The second Hi-Def helping from Studio Canal and Ghibli in November is not a Ghibli film at all, it is an earlier work, directed by Miyazaki-san called “The Castle of Caglisotro”, aka Lupin III. Made in 1979, it is Miyazaki’s first full-length anime film, and features Wolf (or Lupin in French), a character created by the artist Kazuo Kazuhiko (also known as Monkey Punch). The Lupin/Wolf stories were massively popular in Japan and as such the film doesn’t bother to explain backstory or characters, it just dives straight in to the action.
The film follows the adventures of Lupin, a master thief wanted by Interpol, and his hat-wearing, chain-smoking sidekick Jigen. They’ve travelled to the fantasy European mountain kingdom of Cagliostro to pull off a heist…to steal the famed Cagliostro fortune. However, they are quickly drawn in to one of the world’s greatest car chases, attempting to save a mysterious bride-to-be from thugs and goons. After failing to save her, they head off to the infamous Castle of Cagliostro, an epic monument to fantasy castles, set in the middle of an enormous lake. Here, Lupin and Jigen infiltrate the castle in order to save the girl (who we now know is Princess Clarisse)…and grab some of the fortune, of course. In doing so they come up against their old Interpol adversary Zenigata, and a whole host of cunning castle traps and nasties. The bad guy is the Count, who wants to marry Clarisse and gain access to her family ring, which will help him discover the treasure for himself. Suffice to say, Lupin, with the aid of Jigen, master-of-disguise cat-burglar Fujiko, enigmatic Samurai Goemen, and even Zenigata himself, is able to foil the Count’s nefarious schemes and save the day…helping bring down a counterfeiting scheme in the process.
This is an old-fashioned crime-caper that is chock full of action and adventure, anti-heroes and good vs evil. It is old-school Hollywood, rat-pack fun and games. There is honour and friendship at the heart of the story, and while Lupin is technically a thief, he represents so much more and ends up as the real-deal hero of the piece. The film has an interesting mixed pace, from frantic action to contemplative, almost romantic moments. And while the plot is never truly original, it is always surprising and enjoyable. This is a film that is very easy to watch time and time again.

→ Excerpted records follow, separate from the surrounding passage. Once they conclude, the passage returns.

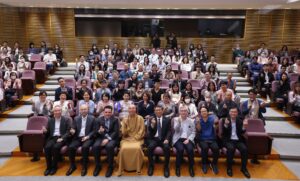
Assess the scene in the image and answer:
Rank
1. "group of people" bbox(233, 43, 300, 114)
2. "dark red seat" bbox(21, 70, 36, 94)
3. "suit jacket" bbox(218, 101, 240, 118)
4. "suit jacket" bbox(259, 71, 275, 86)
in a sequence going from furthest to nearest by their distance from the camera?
1. "dark red seat" bbox(21, 70, 36, 94)
2. "suit jacket" bbox(259, 71, 275, 86)
3. "group of people" bbox(233, 43, 300, 114)
4. "suit jacket" bbox(218, 101, 240, 118)

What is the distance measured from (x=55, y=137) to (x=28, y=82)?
12.7 feet

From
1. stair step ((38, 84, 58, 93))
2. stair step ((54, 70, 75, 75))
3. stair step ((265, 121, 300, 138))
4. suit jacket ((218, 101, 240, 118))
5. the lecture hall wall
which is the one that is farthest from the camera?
the lecture hall wall

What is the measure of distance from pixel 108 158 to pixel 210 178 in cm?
161

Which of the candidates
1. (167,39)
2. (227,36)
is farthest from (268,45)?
(167,39)

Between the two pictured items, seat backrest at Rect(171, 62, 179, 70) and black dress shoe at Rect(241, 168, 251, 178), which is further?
seat backrest at Rect(171, 62, 179, 70)

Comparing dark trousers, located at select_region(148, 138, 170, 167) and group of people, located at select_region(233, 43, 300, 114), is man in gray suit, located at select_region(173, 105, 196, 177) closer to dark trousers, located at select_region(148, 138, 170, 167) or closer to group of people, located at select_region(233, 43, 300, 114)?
dark trousers, located at select_region(148, 138, 170, 167)

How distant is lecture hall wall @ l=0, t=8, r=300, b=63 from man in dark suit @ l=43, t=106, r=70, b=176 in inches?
314

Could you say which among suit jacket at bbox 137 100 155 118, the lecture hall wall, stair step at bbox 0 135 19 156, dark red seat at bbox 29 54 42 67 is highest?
the lecture hall wall

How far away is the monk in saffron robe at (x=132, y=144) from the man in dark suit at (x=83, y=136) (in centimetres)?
53

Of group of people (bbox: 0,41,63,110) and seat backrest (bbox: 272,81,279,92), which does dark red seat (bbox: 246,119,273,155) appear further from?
group of people (bbox: 0,41,63,110)

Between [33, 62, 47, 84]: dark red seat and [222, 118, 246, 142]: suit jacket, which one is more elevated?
[33, 62, 47, 84]: dark red seat

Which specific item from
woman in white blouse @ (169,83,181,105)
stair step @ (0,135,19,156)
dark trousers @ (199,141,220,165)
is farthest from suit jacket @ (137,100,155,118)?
stair step @ (0,135,19,156)

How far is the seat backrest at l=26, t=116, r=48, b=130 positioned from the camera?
4.86m

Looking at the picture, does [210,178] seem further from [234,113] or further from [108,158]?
[108,158]
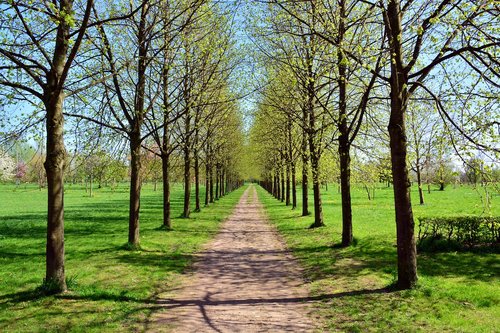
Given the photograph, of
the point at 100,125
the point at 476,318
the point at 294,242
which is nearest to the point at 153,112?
the point at 100,125

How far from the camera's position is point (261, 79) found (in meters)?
19.8

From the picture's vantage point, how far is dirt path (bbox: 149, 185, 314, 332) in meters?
6.25

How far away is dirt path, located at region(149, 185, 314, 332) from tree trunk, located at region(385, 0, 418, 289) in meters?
2.14

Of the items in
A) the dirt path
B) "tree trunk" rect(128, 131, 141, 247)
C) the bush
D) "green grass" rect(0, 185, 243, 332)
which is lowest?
the dirt path

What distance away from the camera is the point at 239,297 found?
7844 millimetres

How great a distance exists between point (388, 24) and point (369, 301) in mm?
5321

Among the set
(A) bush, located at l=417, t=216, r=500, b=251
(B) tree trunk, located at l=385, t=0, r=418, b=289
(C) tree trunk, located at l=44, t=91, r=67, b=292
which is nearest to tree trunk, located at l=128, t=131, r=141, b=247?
(C) tree trunk, located at l=44, t=91, r=67, b=292

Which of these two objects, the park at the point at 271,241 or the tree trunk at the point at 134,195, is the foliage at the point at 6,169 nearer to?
the park at the point at 271,241

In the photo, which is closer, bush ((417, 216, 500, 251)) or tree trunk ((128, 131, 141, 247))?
bush ((417, 216, 500, 251))

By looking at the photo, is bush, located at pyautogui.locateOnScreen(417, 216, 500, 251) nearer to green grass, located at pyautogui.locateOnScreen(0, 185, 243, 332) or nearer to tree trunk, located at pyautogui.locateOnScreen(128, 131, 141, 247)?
green grass, located at pyautogui.locateOnScreen(0, 185, 243, 332)

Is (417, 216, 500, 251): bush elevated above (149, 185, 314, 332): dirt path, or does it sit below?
above

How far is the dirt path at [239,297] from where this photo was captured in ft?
20.5

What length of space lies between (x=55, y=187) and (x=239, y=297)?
420cm

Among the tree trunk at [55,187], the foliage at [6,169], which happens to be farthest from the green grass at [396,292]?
the foliage at [6,169]
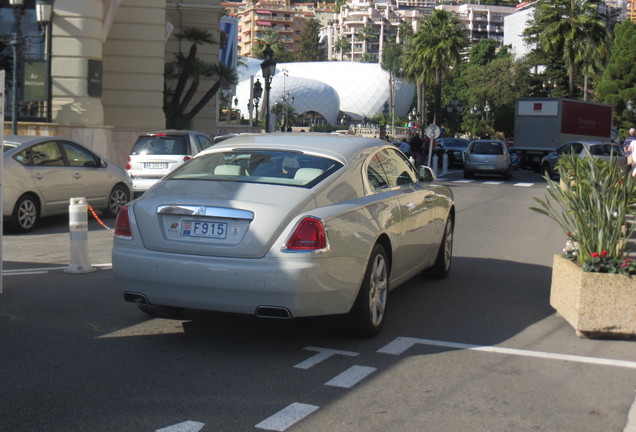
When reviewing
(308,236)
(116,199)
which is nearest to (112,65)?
(116,199)

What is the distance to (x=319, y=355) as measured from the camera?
6195 millimetres

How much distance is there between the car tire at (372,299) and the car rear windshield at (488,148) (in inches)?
1122

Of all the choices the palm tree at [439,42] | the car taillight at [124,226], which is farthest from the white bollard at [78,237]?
the palm tree at [439,42]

The movie has previously been released on a very good DVD set, which included some nice extras, including a great introduction by Japan-o-holic and all-round Far East expert Jonathan Clements (if you don’t own a copy of his superb Schoolgirl Milky Crisis book, go buy one now!) Sadly, here we lose those extras, and all we get is a storyboard comparison function. This is a real shame, considering the historical importance of the film, as well as the general lack of knowledge many Western fans will have of the Lupin phenomenon. A short but simple history of Lupin feature would have been good. And considering how much extra stuff Studio Canal have put on their other big release this month, My Neighbour Totoro, it does seem odd to have such a vanilla Blu-ray.
Another disappointment is the lack of improvement in the picture quality. While the colours are noticeably more vibrant than the old DVD release, and the sound is a marked improvement, the film looks its age, with a great deal of dirt and damage on full display…possibly made worse by the HD nature of the medium and displays? With so much effort and skill put in to up-scaling the Ghibli films, it is a real let-down that Cagliostro hasn’t been afforded the same treatment. Maybe this is because it isn’t a Ghibli film, and so the investment for restoration just isn’t there? Whatever the reason, this coupled with the lack of extras makes recommending buying the new Blu-ray edition hard for me. For completists (like me) it is a must-own. The film is, quite simply, superb, and I recommend that everyone watches it. But if you already own the DVD, I’m not sure the cost of the Blu-ray (plus DVD copy thrown in) is worth the investment. To be fair, this is the best looking copy of the film you can buy, and the improved sound is fantastic. It’s 6 of one and half a dozen of the other, flip a coin and see what the outcome is.
That all said, do make sure you see Cagliostro. As an anime film it is wonderful. As an early Miyazaki it is fantastic. But as a crime-caper it is unsurpassed. And that car chase at the start is, for me, the best car chase in cinema!